Submitted to: Australasian Pig Science Association Meeting
Publication Type: Peer reviewed journal
Publication Acceptance Date: 11/29/1999
Publication Date: N/A
Citation: Interpretive Summary: Leptin is a small hormone produced by the adipose tissue that is secreted into the bloodstream. This hormone has actions on feeding behavior, metabolism, reproduction and immunology. Review of the literature indicates that leptin may function as a regulator of overall energy balance in the normal pig. It is a signal synthesized in the peripheral energy stores (adipose tissue) in increasing quantity as the energy stores increase in volume. This signal is secreted by the adipose tissue and acts at the peripheral tissues and in the central nervous system to produce a reduction in feed/energy intake as a counterbalance. Leptin may have effects in the periphery as well as the central nervous system as receptors are present on many tissues. Thus, leptin has been demonstrated to alter nutrient partitioning through metabolic actions on muscle and adipose tissue. The onset of puberty and subsequent fertility mandate a positive energy balance for reproduction. Data suggests that leptin may contribute to the overall signal for the onset of puberty through actions both in the central nervous system and at the ovary. In addition, leptin can promote development of the immune system. Starving animals have depressed immune systems and low serum leptin levels.
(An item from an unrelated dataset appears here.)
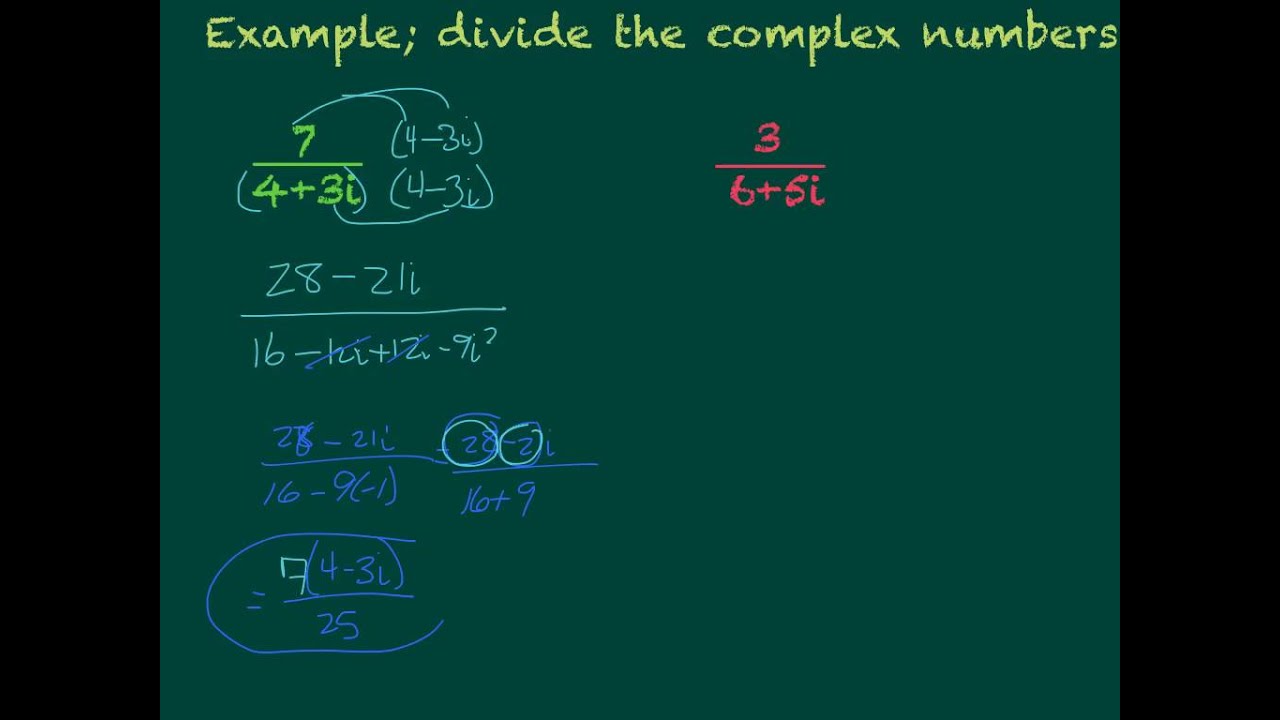 Conjugates and Dividing Complex Numbers YouTube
Leptin administration stimulates macrophage and T cell growth and activity. The potential application of leptin to swine will be dependent upon acquiring the knowledge necessary to affect these biological processes in such a manner as to improve production efficiency of the pig.
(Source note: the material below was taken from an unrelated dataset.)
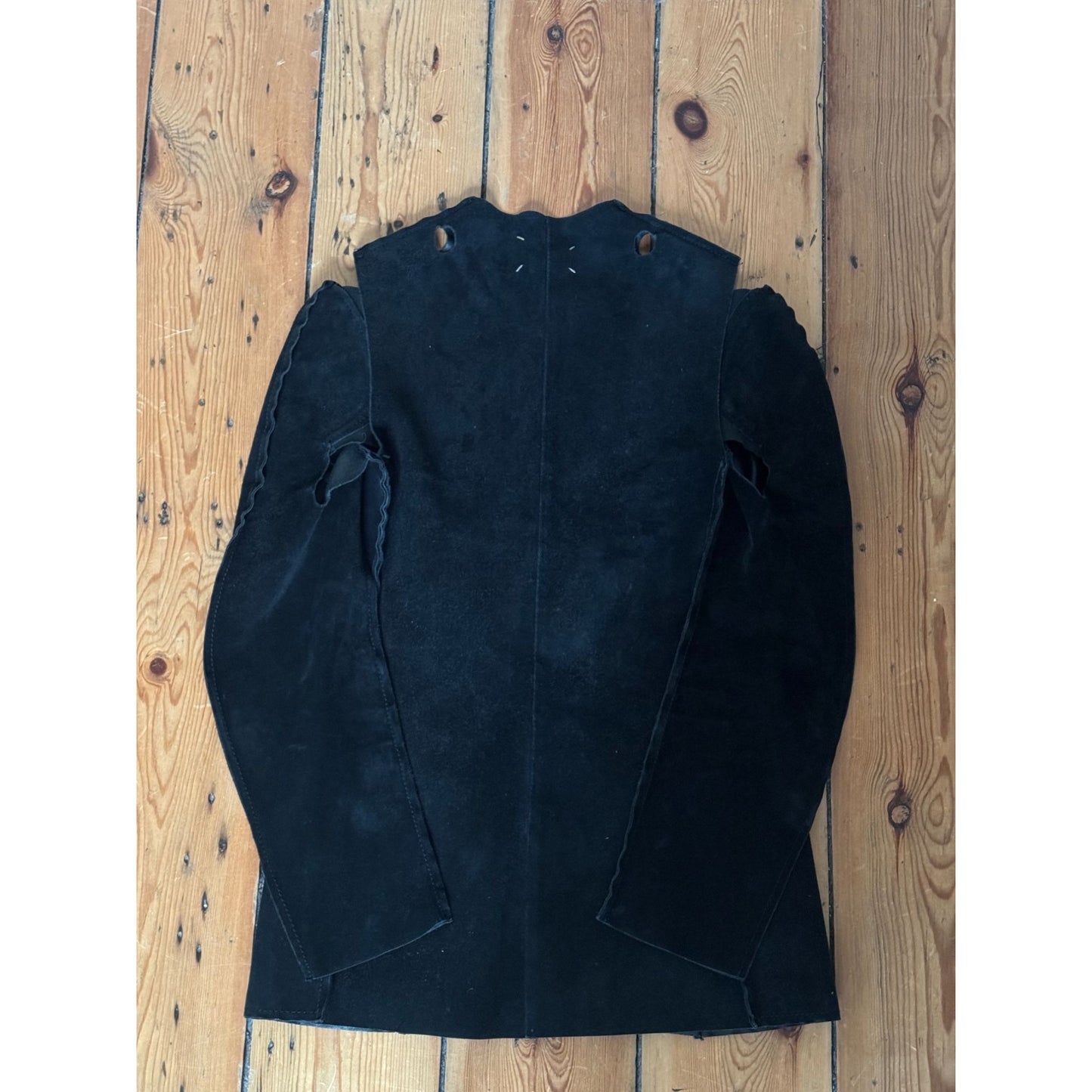 SS 1998 Black Suede Flat Sewing Pattern Jacket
Technical Abstract: Investigations into the actions of leptin have revealed numerous functions for this protein in regulating feed intake, metabolism, reproduction and immune function. Leptin is a secretory protein produced by adipocytes. The complete sequence of the pig leptin gene has been characterized. Leptin mRNA level in swine adipose tissue varies in proportion to changes in serum leptin, suggesting primarily transcriptional regulation. The leptin protein has been reported to induce anywhere from a 5-90% reduction in feed intake depending on route of administration, dosage and ancillary treatments. The effect of leptin on regulating feeding behavior has led to the hypothesis that leptin is a regulator of overall energy balance in the normal animal. Animals deficient in leptin are infertile. Treatment of either male or female ob/ob mice reverses the sterility. In normal mice, leptin administration results in an early onset of puberty. It has been hypothesized that leptin functions as a permissive afferent signal integrating information from energy stores. Interpretation of this signal influences reproductive function, resulting in synchronization of endocrine and behavioral components of reproductive activity during times of energy imbalance. The structure of leptin suggests that it is a member of the family of cytokine molecules. Mice deficient (ob/ob) or resistant (db/db) to leptin have reduced T-cell function and deficient hemopoietic activity. Leptin produces a T-cell pro-inflammatory response. The future application of leptin to swine will be dependent upon its use to affect feeding behavior, metabolism reproduction and immune function in such a manner as to improve the production efficiency of the pig based upon current research.